- **WHAT YOU HAVE TO DO**
Please reproduce the entries below exactly from the line holding "Clint Eastwood má" through the last line, both included, and omit any pictures.

== GIVEN DATA

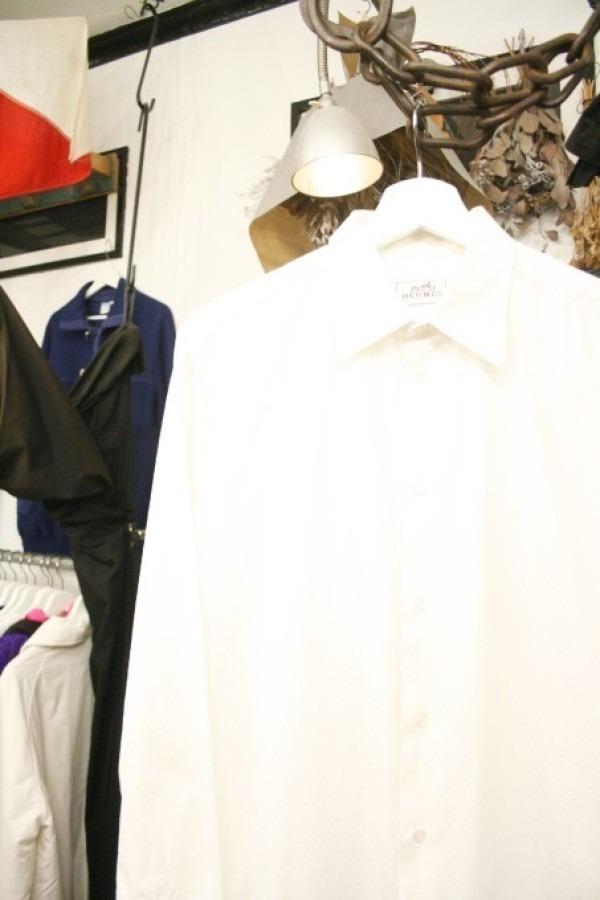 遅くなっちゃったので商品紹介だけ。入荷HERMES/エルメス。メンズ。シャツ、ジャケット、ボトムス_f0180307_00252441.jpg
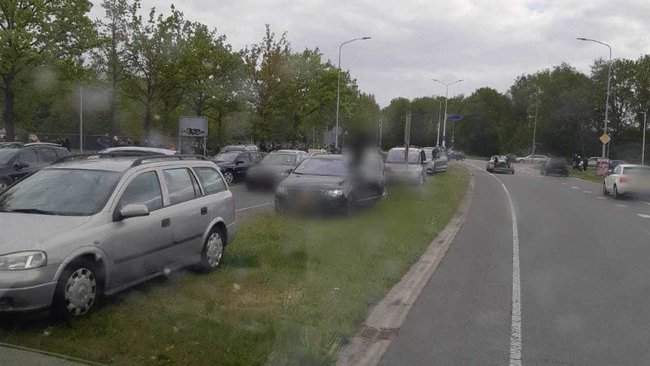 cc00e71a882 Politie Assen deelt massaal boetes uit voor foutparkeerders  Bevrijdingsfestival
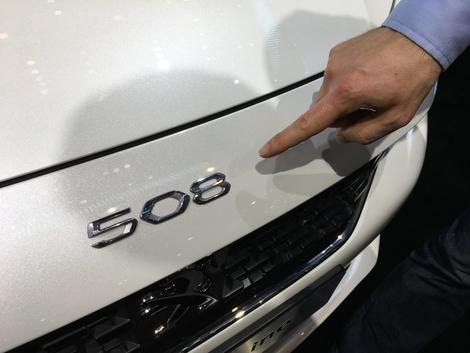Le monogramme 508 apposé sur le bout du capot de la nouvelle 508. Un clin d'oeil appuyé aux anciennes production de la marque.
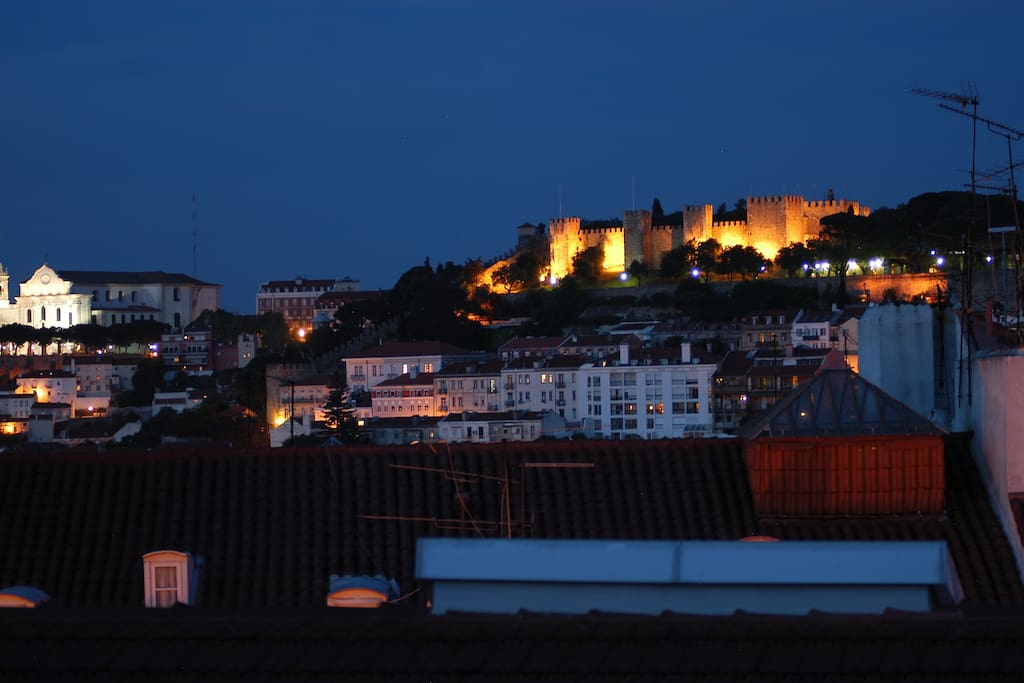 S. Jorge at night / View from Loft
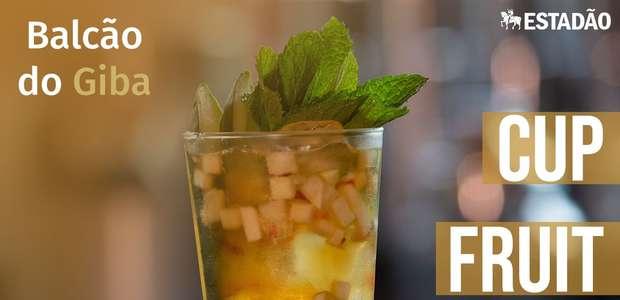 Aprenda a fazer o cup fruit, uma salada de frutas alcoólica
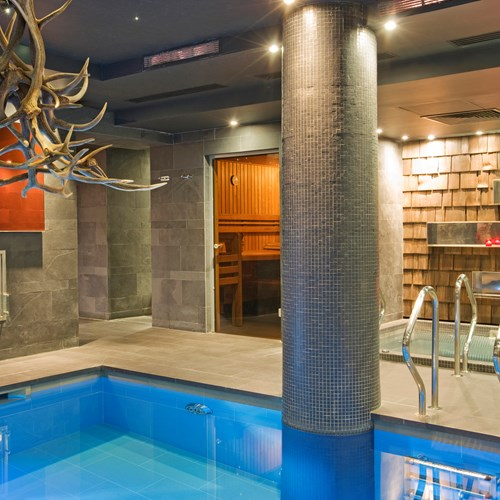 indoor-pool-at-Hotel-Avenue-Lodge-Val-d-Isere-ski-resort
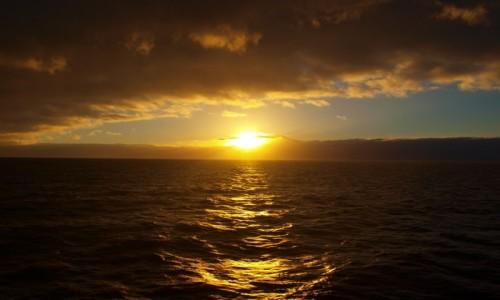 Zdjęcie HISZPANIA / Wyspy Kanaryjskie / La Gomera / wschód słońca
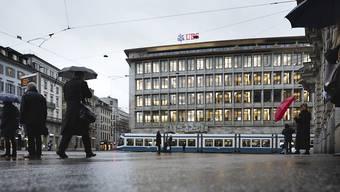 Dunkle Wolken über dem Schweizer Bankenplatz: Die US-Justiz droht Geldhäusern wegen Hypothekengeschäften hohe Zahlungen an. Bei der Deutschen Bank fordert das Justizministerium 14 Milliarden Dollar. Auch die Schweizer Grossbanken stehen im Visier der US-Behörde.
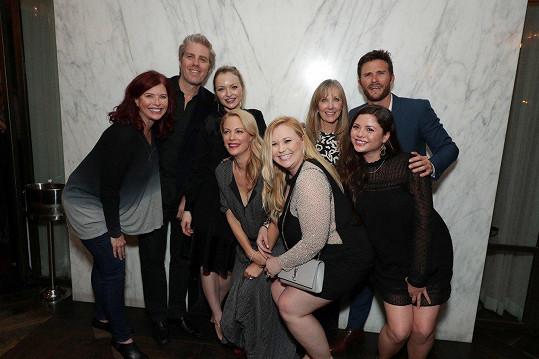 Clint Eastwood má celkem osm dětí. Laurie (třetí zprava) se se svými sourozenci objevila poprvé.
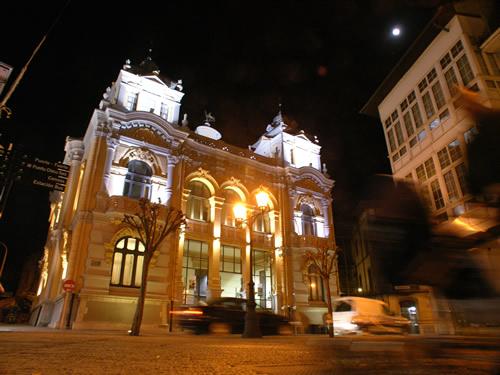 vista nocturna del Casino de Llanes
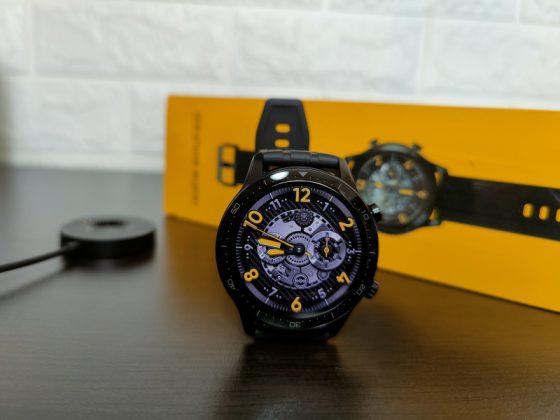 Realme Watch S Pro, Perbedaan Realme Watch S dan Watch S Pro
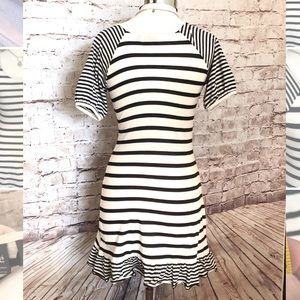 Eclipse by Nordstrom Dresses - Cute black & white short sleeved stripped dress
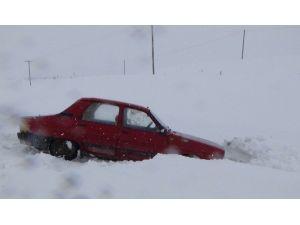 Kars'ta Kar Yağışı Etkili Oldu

====

- **EXERCISE SOLUTION**
 Clint Eastwood má celkem osm dětí. Laurie (třetí zprava) se se svými sourozenci objevila poprvé.
 vista nocturna del Casino de Llanes
 Realme Watch S Pro, Perbedaan Realme Watch S dan Watch S Pro
 Eclipse by Nordstrom Dresses - Cute black & white short sleeved stripped dress
 Kars'ta Kar Yağışı Etkili Oldu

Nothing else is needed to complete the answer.